Using clinical models at the bedside: Overcoming the conundrum of missing data

Fletcher, Sarah

INTRODUCTION: Clinical prediction models require complete data for estimating individual risk, yet complete data is often not available in clinical settings. We investigated four imputation methods applied to a lung cancer risk prediction model intended for use at the bedside.

METHODS: The TREAT risk prediction model was developed using a study population of 492 individuals with known or suspected lung cancer being evaluated as candidates for lung surgery at Vanderbilt Medical Center. Using this cohort, we artificially induced missing diagnostic information in 264 patients with complete data.
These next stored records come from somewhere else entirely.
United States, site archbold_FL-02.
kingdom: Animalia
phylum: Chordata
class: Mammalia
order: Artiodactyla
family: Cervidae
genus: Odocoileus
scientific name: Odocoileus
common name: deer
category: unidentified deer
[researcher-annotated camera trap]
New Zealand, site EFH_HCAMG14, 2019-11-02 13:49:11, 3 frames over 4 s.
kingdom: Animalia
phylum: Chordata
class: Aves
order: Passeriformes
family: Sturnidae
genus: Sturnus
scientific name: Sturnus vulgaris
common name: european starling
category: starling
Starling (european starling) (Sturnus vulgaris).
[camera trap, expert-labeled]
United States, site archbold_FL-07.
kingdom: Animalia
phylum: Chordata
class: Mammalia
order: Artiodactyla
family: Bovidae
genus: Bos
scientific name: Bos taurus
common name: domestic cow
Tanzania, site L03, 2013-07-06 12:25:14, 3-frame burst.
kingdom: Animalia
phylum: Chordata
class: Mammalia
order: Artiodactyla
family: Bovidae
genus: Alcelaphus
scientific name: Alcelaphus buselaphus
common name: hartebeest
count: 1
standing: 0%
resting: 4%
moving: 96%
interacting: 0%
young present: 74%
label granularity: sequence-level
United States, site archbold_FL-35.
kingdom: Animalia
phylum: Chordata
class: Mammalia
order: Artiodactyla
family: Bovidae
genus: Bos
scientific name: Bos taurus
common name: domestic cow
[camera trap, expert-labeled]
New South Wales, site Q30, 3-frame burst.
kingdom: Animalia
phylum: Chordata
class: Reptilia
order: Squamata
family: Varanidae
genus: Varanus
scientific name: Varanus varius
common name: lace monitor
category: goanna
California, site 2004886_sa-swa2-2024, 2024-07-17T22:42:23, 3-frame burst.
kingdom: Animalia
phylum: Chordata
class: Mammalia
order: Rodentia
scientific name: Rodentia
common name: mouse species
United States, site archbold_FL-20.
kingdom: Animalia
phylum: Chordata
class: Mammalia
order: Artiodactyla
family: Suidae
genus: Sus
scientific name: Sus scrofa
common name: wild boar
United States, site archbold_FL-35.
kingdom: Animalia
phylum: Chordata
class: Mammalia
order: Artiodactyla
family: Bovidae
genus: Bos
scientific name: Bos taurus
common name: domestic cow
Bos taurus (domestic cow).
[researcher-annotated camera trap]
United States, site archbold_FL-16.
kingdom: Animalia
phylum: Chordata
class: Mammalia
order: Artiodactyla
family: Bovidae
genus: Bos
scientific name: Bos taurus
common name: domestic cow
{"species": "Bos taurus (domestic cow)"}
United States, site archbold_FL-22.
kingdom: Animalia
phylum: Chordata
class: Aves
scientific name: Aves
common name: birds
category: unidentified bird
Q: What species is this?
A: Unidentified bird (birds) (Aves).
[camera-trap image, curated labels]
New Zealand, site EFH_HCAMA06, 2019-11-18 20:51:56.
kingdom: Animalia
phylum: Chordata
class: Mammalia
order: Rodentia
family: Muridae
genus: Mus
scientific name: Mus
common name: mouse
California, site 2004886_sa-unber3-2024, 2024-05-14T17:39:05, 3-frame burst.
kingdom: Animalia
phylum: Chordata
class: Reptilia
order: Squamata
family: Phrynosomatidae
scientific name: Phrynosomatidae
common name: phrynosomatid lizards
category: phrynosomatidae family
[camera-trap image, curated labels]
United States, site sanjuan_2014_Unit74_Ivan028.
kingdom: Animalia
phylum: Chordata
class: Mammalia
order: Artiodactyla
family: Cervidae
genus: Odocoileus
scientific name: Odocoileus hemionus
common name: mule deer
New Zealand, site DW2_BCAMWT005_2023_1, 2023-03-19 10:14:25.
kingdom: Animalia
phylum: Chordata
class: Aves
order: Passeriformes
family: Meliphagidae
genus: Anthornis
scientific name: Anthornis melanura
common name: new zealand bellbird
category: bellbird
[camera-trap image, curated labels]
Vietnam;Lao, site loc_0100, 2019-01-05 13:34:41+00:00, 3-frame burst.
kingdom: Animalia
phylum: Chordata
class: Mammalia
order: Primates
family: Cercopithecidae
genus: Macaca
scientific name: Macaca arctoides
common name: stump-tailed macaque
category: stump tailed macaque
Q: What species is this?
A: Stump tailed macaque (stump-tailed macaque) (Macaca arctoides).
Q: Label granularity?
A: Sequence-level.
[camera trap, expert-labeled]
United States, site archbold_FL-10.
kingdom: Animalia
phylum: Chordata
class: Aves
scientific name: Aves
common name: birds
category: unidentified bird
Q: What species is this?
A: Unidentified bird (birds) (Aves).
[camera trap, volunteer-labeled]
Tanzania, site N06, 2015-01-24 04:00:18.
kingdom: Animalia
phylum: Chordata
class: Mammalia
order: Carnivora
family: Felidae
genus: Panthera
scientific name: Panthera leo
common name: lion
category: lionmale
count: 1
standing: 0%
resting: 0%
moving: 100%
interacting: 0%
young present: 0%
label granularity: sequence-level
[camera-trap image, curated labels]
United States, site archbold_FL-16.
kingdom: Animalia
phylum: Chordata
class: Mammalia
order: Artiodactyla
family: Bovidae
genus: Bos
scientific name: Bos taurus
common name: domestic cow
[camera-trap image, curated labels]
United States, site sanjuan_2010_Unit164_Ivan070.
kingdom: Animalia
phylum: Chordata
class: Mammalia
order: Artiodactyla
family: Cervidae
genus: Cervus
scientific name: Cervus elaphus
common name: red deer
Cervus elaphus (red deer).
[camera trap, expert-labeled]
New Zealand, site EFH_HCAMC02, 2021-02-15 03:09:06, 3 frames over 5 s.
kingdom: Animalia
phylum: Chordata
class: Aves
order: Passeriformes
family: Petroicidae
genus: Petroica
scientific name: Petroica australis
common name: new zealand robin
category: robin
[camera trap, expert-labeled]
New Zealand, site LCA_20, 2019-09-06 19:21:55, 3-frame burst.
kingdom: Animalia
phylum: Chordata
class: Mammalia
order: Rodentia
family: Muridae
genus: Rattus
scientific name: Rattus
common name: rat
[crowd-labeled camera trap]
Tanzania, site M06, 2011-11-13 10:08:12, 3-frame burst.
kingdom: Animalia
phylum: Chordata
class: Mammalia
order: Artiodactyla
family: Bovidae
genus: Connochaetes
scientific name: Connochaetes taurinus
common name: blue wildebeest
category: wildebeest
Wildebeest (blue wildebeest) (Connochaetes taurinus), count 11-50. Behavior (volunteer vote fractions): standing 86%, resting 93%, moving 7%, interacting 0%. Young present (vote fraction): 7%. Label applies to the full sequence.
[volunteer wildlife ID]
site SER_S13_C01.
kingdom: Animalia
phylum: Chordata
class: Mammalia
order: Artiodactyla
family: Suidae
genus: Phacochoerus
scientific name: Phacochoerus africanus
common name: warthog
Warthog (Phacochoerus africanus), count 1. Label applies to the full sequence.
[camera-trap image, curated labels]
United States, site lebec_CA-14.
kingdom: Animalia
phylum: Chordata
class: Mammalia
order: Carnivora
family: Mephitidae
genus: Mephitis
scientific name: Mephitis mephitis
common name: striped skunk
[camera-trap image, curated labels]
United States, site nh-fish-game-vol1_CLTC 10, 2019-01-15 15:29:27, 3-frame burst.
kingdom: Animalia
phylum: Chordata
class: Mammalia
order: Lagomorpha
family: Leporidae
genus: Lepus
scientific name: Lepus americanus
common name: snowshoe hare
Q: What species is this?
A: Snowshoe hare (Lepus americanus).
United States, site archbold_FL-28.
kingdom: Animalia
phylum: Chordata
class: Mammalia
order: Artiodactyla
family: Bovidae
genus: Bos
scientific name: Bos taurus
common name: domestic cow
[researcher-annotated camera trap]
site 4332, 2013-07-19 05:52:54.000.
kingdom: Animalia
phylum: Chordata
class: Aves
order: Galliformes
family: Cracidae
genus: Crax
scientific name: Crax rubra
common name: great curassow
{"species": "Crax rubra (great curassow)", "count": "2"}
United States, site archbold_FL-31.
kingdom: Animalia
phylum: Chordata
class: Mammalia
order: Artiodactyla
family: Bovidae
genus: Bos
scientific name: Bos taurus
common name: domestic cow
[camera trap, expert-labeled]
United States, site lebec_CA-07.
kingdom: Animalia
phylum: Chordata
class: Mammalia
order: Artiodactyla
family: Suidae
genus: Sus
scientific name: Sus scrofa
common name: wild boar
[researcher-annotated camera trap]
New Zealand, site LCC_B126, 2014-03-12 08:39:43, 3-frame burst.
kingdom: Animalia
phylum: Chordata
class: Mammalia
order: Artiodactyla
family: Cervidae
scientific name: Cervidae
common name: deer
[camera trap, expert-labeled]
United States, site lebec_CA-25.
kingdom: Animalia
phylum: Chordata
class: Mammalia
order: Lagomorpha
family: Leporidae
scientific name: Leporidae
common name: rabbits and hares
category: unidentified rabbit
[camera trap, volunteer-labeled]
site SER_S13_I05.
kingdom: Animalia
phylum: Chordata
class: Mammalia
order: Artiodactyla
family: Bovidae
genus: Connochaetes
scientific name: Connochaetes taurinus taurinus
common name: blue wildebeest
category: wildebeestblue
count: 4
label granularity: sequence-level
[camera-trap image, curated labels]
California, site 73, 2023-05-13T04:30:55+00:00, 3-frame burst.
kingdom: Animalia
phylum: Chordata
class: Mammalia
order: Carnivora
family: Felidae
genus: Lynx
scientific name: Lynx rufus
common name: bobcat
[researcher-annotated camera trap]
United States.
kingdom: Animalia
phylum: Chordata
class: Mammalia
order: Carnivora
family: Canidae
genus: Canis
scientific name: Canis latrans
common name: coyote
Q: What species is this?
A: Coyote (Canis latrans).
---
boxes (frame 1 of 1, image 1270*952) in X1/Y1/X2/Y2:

Simulations investigated model behavior when a low impact predictor, (OR’s near 1) Forced Expiratory Volume in one second (FEV₁) was missing; a high impact predictor (OR>3) ¹⁸F-fluoro-deoxyglucose positron emission tomography (FDG-PET) was missing, and when both predictors were missing simultaneously. The four imputation methods imputation were 1)median imputation (MedI), 2)subgroup mean imputation, 3)multiple imputation (MI), and 4)condensed predictor imputation (CPI). Model behavior was measured by mean risk difference between estimated risk and the actual outcome (MRD) and mean square error for risk difference (MSE).

RESULTS: For FEV₁ the four techniques yielded similar results (MRD: -0.005, -0.002, -0.003, and -0.004 for MedI, subgroup mean, MI and CPI respectively). For the high impact variable FDG-PET, MRDs favoring the computationally intensive MI were observed (MedI: -0.048, MI: -0.005). CPI methods (MRD: -0.015) may be an alternative to MI because they are less computationally intensive. MI is the best option when both FEV₁ and FDG-PET were missing (MRD=-0.008; MSE=0.125²) but is similar to CPI (MRD=-0.021; MSE=0.127²).

CONCLUSIONS: Prediction models are important tools used frequently to inform clinical decisions. However, prediction models cannot be applied when a patient’s clinical data is missing. Using the population median for missing data is computationally and statistically efficient for low impact predictors, but high impact predictors require more sophisticated imputation methods for use in clinical practice.